Outre les deux plus grandes banques suisses UBS et Credit Suisse, la liste des fonds de Golden Agri Ressources fait apparaître toute une série d’établissements financiers suisses. On y trouve notamment la Banque Cantonale Vaudoise, Clariden Leu, Pictet Asset Management Ltd, Swisscanto Asset Management SA et Swiss & Global Asset Management Ltd.

Nous n'aurons pas de répit

Parodie de la dernière publicité TV de la banque helvétique UBS, pour dénoncer sa participation dans la destruction de la forêt indonésienne.

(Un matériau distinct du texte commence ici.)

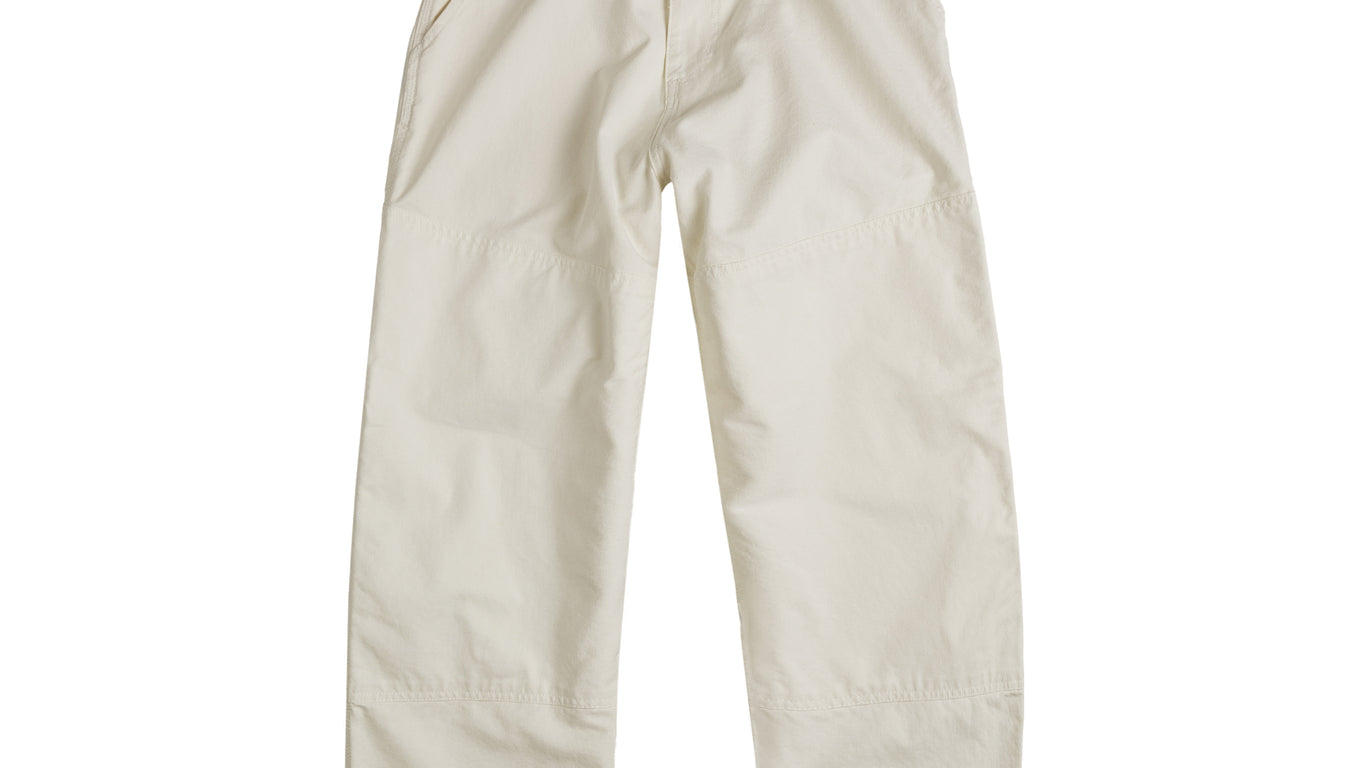 Carhartt WIP Wide Panel Pant | Apparel » Buy online now!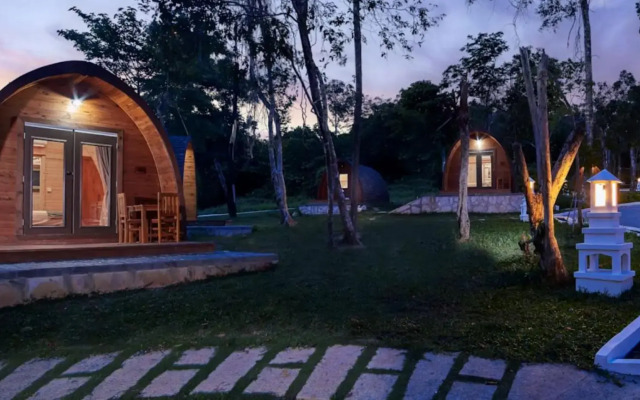 Pod Village by Independence Hotels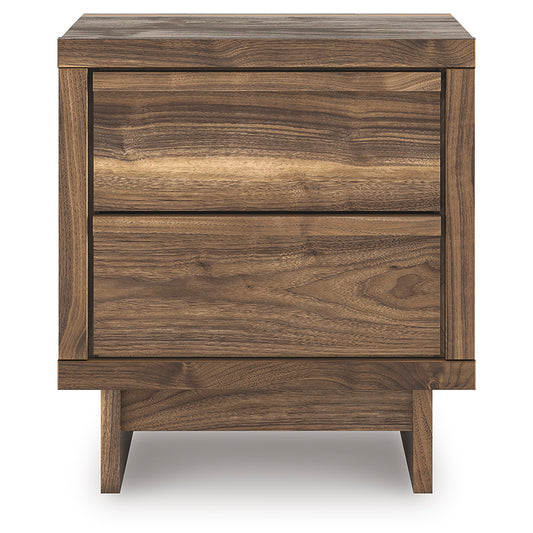 Zadilyn Nightstand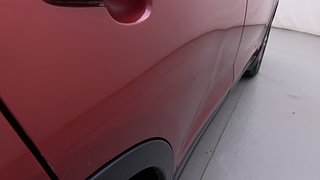 Used 2017 Maruti Suzuki Vitara Brezza [2016-2020] ZDI PLUS Dual Tone Diesel Manual dents MINOR SCRATCH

Les exigences de Greenpeace

A l’égard d’UBS et des établissements financiers suisses:

  • De strictes directives doivent être impérativement élaborées et mises en œuvre pour les transactions avec le secteur du papier, de la pâte à papier et de l’huile de palme;
  • Ces directives doivent:
    - s’appliquer à l’ensemble des secteurs d’activité de la banque ;
    - être accessibles au public;
    - garantir la protection des forêts à haute valeur de conservation, des puits de carbone de grande valeur et des tourbières («High Conservation Value Forests, High Carbon Value Forests & Peatlands»).
  • UBS doit exiger de Sinar Mas un modèle économique durable;
  • Si les sociétés du groupe Sinar Mar ne satisfont pas à cette exigence et continuent à détruire la forêt tropicale humide et les tourbières, UBS doit rompre ses relations d’affaires avec elles. C’est ce que requiert la propre stratégie RSE d’UBS en matière de gestion de l’environnement et des risques sociaux.